On November 9, 2022, in a 15-2 decision, the Tax Court held that the IRS improperly issued Notice 2017-10 in Green Valley Investors, LLC, et al. v. Commissioner of Internal Revenue, 159 T.C. No. 5. The Notice designated “syndicated” conservation easements as “listed transactions,” or a potential tax-avoidance schemes. Once a transaction is designated as a listed transaction, taxpayers and their advisors are obligated to provide the IRS with information and documentation related to the transaction and may be subject to additional accuracy-related penalties in IRS enforcement actions.
The Green Valley Investors decision evaluated a combined four cases arising from related syndicated conservation easements. In 2011, Bobby A. Branch and Elizabeth N. Branch bought over six hundred acres of land in North Carolina. Mr. Branch contributed portions of the land to four partnerships and created private placement offerings for investors to buy interest in each partnership in 2014 and 2015. The partnerships then donated conservation easements on the land, resulting in noncash charitable deductions for each investor based on the amount of their investment. Regarding each partnership, the IRS disallowed these deductions, totaling over $90 million, and issued accuracy-related penalties under Internal Revenue Code, Section 6662.
Mr. Branch, on behalf of each partnership, challenged this determination in Tax Court, in which he argued, in part, that the IRS improperly issued Notice 2017-10 without complying with the administrative requirements of the Administrative Procedures Act (“APA”). Under the APA, when agencies issue legislative rules, they are required to formally issue a notice of proposed rulemaking and provide the public with the opportunity to comment before issuing a final rule. The Tax Court held that the IRS did not comply with the requirements of the APA when issuing Notice 2017-10 and as such the penalties imposed against Green Valley Investors stemming from the notice were improperly assessed under an invalid legislative rule. Although the jurisdiction of the Tax Court only extends to the particular taxpayers before the Court, the Tax Court in its decision clearly stated that it intends to apply its holding to all similarly situated taxpayers who come before the Court in the future.
Conservation easement deductions were not subject to the additional penalty under Section 6662A until late 2016, when the IRS issued Notice 2017-10. Section 6662A penalties apply where “a taxpayer has a reportable transaction understatement for any taxable year” and adds a 20 percent accuracy-related penalty.
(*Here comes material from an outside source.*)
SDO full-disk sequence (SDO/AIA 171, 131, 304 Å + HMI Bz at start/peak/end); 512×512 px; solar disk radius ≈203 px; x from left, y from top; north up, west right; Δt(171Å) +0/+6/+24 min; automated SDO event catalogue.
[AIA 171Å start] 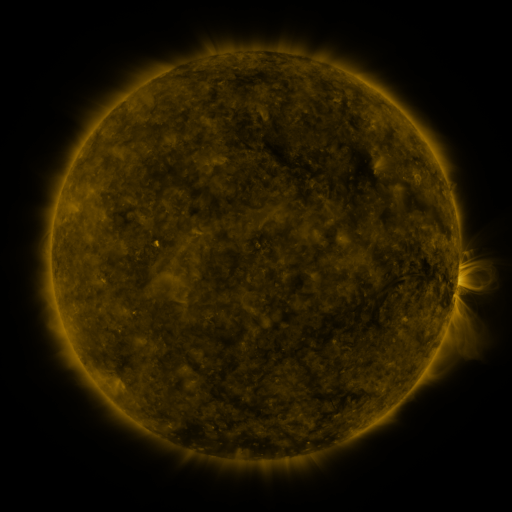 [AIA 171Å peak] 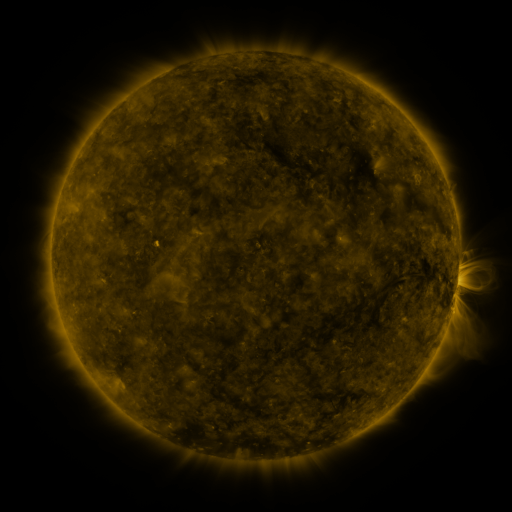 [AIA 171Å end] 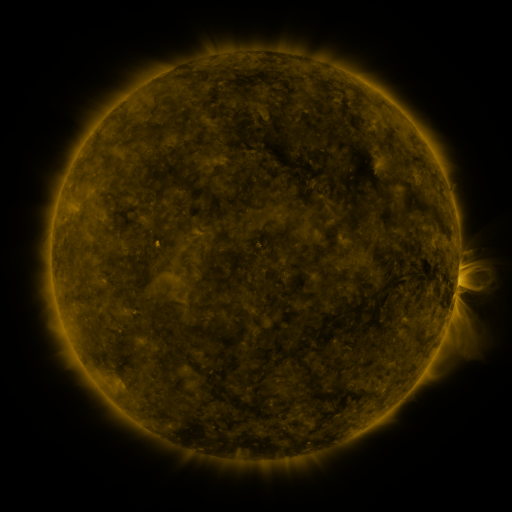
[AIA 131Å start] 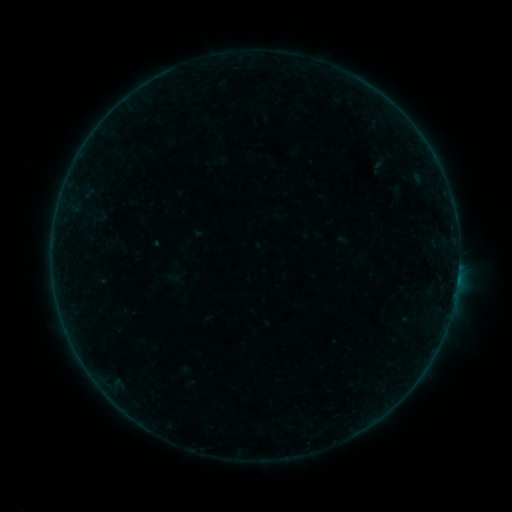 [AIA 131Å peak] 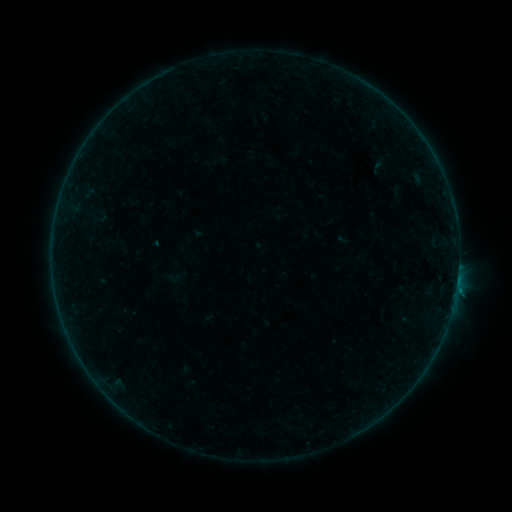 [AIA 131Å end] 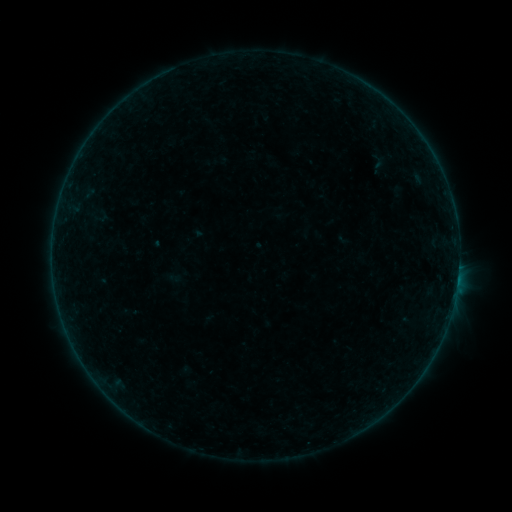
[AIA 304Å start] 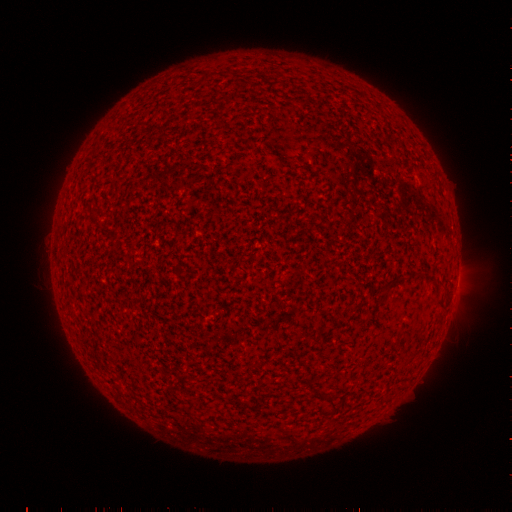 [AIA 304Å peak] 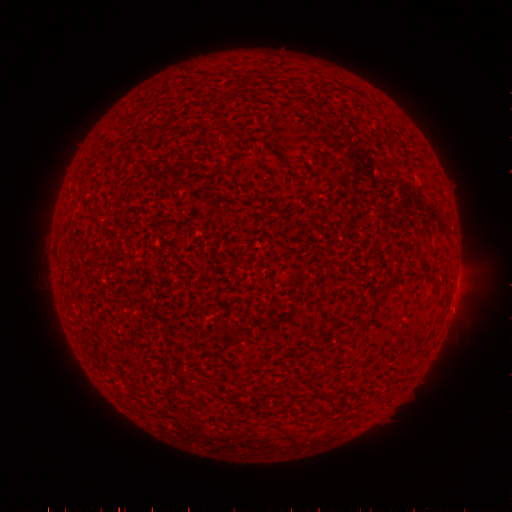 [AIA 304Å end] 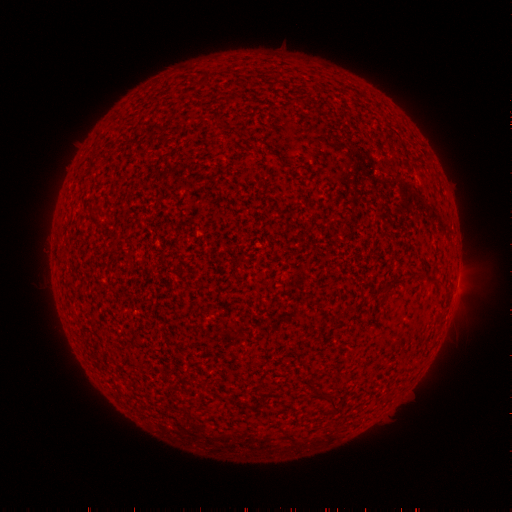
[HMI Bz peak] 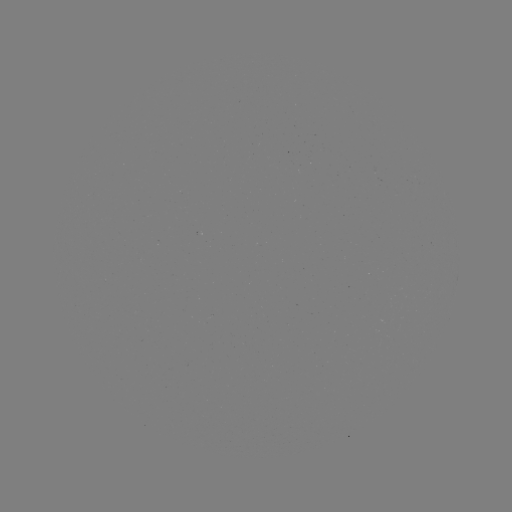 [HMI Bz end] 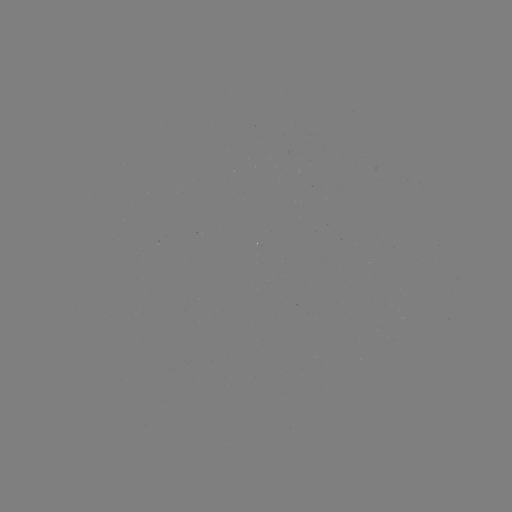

Once syndicated conservative easements were designated as listed transactions, taxpayers were also required to file Form 8886, Reportable Transaction Disclosure Statements, with their federal income tax returns and any amended return that they filed. Taxpayers filing Form 8886 in relation to a conservation easement are required to provide the IRS with a narrative including the nature of the transaction, the individuals or entities involved including the appraiser of the land, and the name of the donee who accepted the conservation easement donation. While the IRS stated in the instructions to Form 8886 that “[t]he fact that a transaction must be reported on this form does not mean the tax benefits from the transaction will be disallowed,” the IRS has continued to target these transactions, often disallowing the vast majority, if not all, of the claimed deduction amount. Now, the IRS will have to determine whether to re-designate syndicated conservation easements as listed transactions and how to adjust ongoing enforcement efforts in light of this most recent decision.